Maryland’s Juvenile Restoration Act Gives Young Offenders Relief From Long Prison Sentences

On October 1, 2021, a breakthrough law will take effect that could grant early prison release for juvenile offenders serving long sentences. The measure is one of Maryland’s most significant criminal justice reforms in recent memory.

The Juvenile Restoration Act, or JRA, lets state courts reduce sentences for people who committed a crime as a minor. Prior to this law, there was no immediate way for an inmate to obtain a sentence reduction other than filing a motion for modification of sentence within 90 days of their sentence. The problem with the old law was that it did not take into consideration the profound changes many inmates make of the course of years, and even decades. Judges would sentence a minors based on the worst day of their life – but would be unable to revisit those individuals after they had matured and rehabilitated.

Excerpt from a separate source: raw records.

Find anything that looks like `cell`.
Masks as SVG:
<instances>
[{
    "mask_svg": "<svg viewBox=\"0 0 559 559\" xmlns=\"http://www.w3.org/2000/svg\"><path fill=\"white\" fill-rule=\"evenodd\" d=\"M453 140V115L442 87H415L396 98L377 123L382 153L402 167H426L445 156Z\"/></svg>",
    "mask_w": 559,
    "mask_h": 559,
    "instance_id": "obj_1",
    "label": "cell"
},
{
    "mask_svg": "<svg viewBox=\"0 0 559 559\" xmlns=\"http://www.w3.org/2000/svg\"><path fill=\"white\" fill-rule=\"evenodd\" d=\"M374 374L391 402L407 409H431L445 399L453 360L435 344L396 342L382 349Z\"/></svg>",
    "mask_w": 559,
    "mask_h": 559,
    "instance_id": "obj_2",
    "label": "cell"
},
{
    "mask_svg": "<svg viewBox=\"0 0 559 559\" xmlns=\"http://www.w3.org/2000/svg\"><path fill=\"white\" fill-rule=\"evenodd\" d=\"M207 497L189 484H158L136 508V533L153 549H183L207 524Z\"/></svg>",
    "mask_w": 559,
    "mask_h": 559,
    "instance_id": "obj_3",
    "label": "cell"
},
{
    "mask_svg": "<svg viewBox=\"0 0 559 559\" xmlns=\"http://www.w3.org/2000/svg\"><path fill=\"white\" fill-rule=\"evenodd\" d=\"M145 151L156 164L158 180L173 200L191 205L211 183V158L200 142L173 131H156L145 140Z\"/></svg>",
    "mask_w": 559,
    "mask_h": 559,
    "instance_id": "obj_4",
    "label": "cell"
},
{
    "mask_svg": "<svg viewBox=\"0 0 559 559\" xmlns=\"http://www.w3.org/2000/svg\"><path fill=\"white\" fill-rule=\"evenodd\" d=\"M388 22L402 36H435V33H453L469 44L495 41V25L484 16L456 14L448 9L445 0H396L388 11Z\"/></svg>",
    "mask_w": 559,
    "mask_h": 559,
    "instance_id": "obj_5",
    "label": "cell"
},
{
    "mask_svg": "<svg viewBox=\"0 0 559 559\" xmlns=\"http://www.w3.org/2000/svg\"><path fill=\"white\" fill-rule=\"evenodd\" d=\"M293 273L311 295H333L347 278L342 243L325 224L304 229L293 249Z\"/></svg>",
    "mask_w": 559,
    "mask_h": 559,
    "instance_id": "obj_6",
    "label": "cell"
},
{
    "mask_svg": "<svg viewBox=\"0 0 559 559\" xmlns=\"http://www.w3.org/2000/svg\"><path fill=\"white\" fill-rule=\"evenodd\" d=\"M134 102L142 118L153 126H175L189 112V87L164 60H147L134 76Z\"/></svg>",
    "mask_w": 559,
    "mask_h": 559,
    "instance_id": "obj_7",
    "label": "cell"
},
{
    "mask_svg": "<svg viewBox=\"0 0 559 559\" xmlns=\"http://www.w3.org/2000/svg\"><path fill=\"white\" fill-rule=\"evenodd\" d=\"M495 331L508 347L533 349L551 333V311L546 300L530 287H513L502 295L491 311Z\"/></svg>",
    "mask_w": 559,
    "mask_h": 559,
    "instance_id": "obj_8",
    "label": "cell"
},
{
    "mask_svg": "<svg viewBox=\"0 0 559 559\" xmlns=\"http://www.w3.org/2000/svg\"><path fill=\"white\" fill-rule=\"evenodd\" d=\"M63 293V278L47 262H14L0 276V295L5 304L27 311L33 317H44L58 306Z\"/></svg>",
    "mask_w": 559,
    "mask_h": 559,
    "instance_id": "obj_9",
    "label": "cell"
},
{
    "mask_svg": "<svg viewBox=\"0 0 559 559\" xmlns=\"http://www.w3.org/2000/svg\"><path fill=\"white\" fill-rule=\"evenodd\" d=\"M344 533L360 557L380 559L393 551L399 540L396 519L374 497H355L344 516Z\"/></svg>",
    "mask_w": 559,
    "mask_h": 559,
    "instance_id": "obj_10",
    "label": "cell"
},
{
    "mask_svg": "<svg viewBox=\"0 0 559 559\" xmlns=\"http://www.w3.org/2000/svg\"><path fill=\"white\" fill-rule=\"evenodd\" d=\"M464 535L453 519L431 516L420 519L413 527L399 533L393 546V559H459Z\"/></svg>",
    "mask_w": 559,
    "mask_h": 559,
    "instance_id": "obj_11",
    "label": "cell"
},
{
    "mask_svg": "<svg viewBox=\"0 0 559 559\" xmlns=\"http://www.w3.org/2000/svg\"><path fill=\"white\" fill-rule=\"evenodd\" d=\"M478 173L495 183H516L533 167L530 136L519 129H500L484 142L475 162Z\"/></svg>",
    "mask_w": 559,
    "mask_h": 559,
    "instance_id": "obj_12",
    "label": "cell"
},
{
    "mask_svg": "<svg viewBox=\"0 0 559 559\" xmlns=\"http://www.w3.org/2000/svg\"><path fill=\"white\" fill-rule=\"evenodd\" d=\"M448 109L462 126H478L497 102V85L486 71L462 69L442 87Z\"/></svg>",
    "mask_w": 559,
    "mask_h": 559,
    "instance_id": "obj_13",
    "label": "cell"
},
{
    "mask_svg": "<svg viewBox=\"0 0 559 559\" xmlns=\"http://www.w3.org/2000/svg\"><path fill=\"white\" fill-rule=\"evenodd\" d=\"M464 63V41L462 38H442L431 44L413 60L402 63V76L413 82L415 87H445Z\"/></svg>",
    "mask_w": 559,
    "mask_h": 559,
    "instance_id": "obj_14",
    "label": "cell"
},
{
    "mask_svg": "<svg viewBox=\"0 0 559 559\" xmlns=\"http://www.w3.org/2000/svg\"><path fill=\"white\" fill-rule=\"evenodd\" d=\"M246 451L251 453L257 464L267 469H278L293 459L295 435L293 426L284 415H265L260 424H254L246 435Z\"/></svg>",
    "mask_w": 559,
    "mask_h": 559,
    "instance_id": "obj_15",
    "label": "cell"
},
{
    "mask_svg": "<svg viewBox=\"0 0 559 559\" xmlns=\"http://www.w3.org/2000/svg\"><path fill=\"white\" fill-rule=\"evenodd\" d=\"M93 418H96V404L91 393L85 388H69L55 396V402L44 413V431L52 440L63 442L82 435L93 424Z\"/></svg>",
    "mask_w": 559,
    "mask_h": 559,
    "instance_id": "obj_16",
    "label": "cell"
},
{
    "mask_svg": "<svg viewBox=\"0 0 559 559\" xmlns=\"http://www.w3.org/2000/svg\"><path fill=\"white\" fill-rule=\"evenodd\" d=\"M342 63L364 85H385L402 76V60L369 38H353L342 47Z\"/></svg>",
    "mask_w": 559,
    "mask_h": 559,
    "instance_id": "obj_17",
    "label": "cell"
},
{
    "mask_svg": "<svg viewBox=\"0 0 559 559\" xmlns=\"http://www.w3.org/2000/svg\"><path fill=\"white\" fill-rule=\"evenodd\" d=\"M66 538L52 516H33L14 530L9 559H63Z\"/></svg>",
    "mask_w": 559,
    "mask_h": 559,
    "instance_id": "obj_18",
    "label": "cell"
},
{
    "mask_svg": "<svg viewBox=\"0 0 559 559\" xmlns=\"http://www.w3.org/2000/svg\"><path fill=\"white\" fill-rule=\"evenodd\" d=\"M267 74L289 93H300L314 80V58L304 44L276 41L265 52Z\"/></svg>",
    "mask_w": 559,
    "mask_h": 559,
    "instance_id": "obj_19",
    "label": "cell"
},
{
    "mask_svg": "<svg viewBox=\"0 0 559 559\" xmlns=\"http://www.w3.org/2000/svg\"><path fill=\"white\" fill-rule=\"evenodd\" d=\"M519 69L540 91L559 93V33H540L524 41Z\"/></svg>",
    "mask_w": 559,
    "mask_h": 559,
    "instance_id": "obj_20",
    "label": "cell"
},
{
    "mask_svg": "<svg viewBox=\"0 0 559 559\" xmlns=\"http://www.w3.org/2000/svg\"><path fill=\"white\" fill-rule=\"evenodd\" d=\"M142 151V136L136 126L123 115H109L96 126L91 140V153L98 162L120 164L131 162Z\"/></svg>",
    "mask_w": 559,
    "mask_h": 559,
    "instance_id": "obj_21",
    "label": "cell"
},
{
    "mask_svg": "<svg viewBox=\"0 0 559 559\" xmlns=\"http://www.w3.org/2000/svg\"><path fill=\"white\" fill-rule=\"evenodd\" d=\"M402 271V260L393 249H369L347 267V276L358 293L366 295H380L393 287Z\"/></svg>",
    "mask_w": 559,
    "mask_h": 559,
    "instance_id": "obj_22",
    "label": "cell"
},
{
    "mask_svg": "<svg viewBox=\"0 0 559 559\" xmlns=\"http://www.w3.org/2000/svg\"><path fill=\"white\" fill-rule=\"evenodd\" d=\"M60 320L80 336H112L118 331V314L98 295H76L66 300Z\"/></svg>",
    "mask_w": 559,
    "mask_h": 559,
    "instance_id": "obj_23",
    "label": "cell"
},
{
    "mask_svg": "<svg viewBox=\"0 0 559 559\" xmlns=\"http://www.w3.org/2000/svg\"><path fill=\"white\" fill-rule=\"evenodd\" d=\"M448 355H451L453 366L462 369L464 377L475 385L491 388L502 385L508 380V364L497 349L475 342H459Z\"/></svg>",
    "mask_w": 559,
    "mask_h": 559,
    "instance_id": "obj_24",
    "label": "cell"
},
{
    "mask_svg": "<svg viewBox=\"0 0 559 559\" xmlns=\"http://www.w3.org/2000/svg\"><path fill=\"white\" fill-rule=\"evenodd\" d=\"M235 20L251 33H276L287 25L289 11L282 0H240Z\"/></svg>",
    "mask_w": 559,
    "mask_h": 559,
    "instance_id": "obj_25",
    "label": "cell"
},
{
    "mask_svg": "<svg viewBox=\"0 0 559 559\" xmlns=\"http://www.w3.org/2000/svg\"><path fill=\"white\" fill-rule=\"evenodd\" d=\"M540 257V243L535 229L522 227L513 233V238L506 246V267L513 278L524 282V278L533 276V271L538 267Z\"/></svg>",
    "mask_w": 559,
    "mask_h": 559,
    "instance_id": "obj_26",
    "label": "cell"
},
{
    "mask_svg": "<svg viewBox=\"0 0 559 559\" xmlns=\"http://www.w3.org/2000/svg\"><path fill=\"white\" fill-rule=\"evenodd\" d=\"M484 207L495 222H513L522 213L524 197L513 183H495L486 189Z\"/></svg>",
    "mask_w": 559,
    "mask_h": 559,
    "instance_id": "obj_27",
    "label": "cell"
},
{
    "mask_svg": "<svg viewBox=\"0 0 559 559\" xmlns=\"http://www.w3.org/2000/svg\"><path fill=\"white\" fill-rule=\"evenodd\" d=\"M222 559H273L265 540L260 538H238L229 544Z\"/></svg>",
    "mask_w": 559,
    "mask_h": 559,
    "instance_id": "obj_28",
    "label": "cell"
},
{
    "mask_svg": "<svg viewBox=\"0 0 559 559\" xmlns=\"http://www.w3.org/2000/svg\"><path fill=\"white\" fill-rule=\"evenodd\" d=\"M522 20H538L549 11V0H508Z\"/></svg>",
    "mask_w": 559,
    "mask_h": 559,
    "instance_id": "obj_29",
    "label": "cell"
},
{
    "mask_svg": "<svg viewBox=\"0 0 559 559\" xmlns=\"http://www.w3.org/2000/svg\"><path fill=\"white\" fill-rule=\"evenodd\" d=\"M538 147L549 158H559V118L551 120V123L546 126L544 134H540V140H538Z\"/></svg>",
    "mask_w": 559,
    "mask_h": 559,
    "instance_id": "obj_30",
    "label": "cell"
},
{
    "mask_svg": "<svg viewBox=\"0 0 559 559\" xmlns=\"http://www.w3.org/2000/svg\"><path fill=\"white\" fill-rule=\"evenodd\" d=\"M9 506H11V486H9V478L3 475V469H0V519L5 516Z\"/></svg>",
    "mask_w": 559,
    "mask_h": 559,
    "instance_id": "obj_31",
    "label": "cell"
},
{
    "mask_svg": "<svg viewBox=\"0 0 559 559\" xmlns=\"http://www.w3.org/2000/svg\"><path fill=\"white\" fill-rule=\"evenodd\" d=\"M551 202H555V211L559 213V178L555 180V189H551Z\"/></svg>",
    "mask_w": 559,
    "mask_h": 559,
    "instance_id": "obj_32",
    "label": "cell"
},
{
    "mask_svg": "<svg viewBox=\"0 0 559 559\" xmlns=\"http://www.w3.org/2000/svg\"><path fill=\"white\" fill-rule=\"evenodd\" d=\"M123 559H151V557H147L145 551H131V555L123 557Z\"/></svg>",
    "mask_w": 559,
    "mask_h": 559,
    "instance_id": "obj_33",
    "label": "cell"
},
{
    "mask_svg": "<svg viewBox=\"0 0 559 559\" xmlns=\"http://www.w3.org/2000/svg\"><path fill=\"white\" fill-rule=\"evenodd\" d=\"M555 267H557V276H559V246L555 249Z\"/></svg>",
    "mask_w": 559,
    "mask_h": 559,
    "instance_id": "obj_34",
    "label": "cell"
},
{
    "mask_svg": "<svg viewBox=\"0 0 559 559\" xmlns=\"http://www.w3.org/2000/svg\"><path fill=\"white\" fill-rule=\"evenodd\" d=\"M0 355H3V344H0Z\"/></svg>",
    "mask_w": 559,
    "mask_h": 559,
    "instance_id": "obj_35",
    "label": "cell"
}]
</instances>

To qualify for a sentence reduction, a petitioner must meet two threshold requirements:
• The offense must have been committed when the individual was a minor, and
• The individual must have served at least 20 years for the offense.

If these two conditions are met, then the court must hold a hearing. At the hearing, the court, may reduce the sentence if two more conditions are met.
• The individual cannot be a danger to the public, and
• The interests of justice will be better served by a reduced sentence.

When deciding if these two factors are met, the court must consider:
• The individual’s age at the time of the offense.
• The nature of the offense and the history and characteristics of the individual.
• Whether the individual has substantially complied with the rules of the institution in which the individual has been confined.
• Whether the individual has completed an educational, vocational, or other program.
• Whether the individual has demonstrated maturity, rehabilitation, and fitness to reenter society sufficient to justify a sentence reduction.
• Any statement offered by a victim or a victim’s representative.
• Any report of a physical, mental, or behavioral examination of the individual conducted by a health professional the individual’s family and community circumstances at the time of the offense, including any history of trauma, abuse, or involvement in the child welfare system.
• The extent of the individual’s role in the offense and whether and to what extent an adult was involved in the offense.
• The diminished culpability of a juvenile as compared to an adult, including an inability to fully appreciate risks and consequences.
• Any other factors the court deems relevant.

Besides giving juveniles who received a lengthily sentence a means to get out prison early, the JRA also prohibits the sentencing judge from imposing life without the possibility of parole or release – the most severe sentence available in Maryland – against a minor convicted as an adult.

The bill became law during the General Assembly’s 2021 legislative session. It passed both chambers, but Governor Larry Hogan vetoed the measure when it went to his desk. Both the House of Delegates and the state Senate then overrode the veto. The JRA will be codified as Maryland CP §8-110 when it goes into effect.